A data breach has recently been announced by University of Maryland officials, who stated more than 300,000 faculty, staff, students and others who were given an ID at their College Park and Shady Grove campuses have had their personal information exposed. The records stolen included names, Social Security numbers and date of birth.
“I am truly sorry,” Wallace D. Loh, the university president, said in a statement. “Computer and data security are a very high priority of our University.”
An outside source gained access to the personal information, which dated back to 1998, at about 4 a.m. on Tuesday. While the hacker(s) did not appear to change anything within the university’s computer system, Brian Voss, the vice president and chief information officer at U-Md., did confirm the attackers basically “made a Xerox of it and took off.”
Voss has found what concerns him most about the cyber-attack is how the hacker (or hackers) had a “very significant understanding” of how the university’s data is designed and protected. Voss also said that the security breach was in contrast to recent breaches in that the institution was not an easy target.

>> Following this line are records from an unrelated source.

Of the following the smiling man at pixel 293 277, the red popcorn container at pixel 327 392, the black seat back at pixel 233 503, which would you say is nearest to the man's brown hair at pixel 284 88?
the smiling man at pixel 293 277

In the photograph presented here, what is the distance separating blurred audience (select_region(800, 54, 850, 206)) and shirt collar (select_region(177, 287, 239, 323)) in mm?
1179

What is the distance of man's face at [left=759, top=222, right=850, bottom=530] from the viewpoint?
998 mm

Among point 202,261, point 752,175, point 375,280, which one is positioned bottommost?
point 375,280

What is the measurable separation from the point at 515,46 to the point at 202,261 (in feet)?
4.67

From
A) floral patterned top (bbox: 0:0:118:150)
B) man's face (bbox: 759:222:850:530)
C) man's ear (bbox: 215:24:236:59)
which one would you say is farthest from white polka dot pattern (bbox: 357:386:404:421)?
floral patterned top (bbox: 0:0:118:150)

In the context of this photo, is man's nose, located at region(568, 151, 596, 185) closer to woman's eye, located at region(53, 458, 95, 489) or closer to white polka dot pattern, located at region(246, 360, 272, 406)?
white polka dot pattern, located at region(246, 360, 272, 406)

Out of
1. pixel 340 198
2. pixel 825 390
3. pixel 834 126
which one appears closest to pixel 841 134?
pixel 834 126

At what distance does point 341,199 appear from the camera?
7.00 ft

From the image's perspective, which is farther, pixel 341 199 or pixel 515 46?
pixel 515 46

“That’s not what happened here,” Voss claimed. “There’s no open door. These people picked through several locks to get to this data.”

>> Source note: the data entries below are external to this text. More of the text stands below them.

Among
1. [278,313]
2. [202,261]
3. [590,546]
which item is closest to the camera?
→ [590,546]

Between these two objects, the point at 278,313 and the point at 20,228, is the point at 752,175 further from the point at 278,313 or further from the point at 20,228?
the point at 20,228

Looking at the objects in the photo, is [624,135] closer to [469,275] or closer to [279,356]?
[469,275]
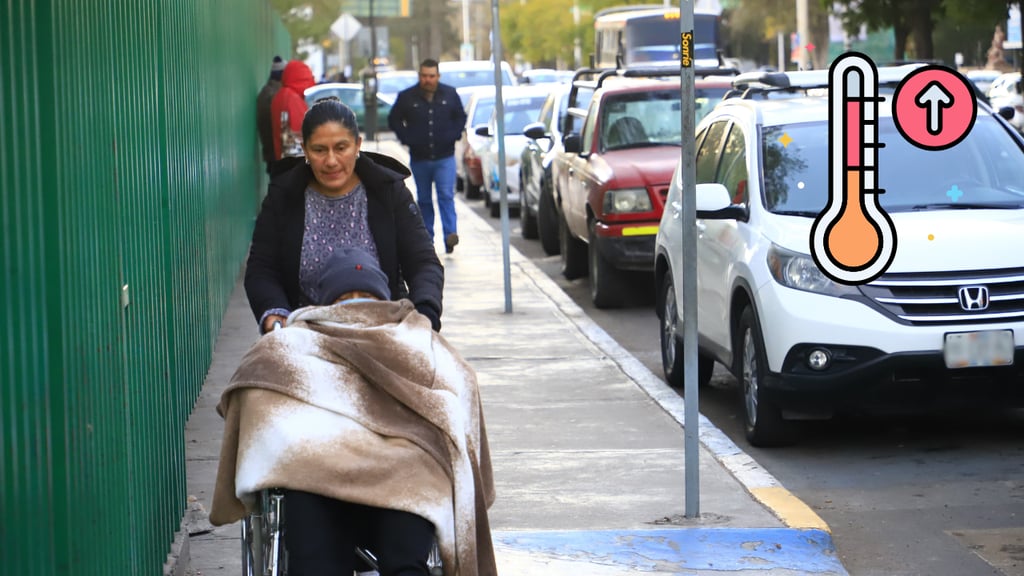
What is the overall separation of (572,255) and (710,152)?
20.9ft

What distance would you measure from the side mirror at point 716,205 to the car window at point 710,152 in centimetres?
105

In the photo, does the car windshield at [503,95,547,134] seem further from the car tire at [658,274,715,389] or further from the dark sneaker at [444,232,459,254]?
the car tire at [658,274,715,389]

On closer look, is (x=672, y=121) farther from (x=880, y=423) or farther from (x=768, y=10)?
(x=768, y=10)

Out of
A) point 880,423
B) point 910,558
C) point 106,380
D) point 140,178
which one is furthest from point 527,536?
point 880,423

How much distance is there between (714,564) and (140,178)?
249cm

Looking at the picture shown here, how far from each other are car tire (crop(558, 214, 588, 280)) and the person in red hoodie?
2.63 m

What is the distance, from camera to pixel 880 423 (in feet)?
30.5

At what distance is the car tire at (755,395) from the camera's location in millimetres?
8461

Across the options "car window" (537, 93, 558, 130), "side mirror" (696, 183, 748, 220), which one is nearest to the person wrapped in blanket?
"side mirror" (696, 183, 748, 220)

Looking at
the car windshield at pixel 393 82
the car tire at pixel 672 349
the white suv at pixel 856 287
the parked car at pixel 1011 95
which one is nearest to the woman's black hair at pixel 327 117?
the white suv at pixel 856 287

Loh addressed the university community in a letter stating that officials are currently investigating the breach and are doing what they can to prevent future thefts from occurring.
“Appropriate state and federal law enforcement authorities are currently investigating this incident,” Loh wrote. “Computer forensic investigators are examining the breached files and logs to determine how our sophisticated, multi-layered security defenses were bypassed.”

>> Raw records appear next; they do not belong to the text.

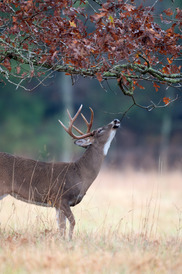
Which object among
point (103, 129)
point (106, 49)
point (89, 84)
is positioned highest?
point (89, 84)

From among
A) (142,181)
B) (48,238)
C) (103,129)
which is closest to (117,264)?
(48,238)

Meghan Land, a staff attorney for the Privacy Rights Clearinghouse, a nonprofit group based in California, described the U-Md. breach to be very significant considering it included the compromise of Social Security numbers. However, according to the clearinghouse’s records, many colleges have dealt with data security issues over recent years.
In 2010, Ohio State University admitted to hackers penetrating its college server’s security, compromising the private information, such as names, birth dates and Social Security numbers, of nearly 750,000 people. The University of Virginia also had problems with students’ Social Security numbers after the numbers of more than 18,000 students were accidentally printed in the address field of the mailed health insurance forms.
Those whose personal information was affected during the U-Md. security breach are to be provided with free credit monitoring for a year, Loh added.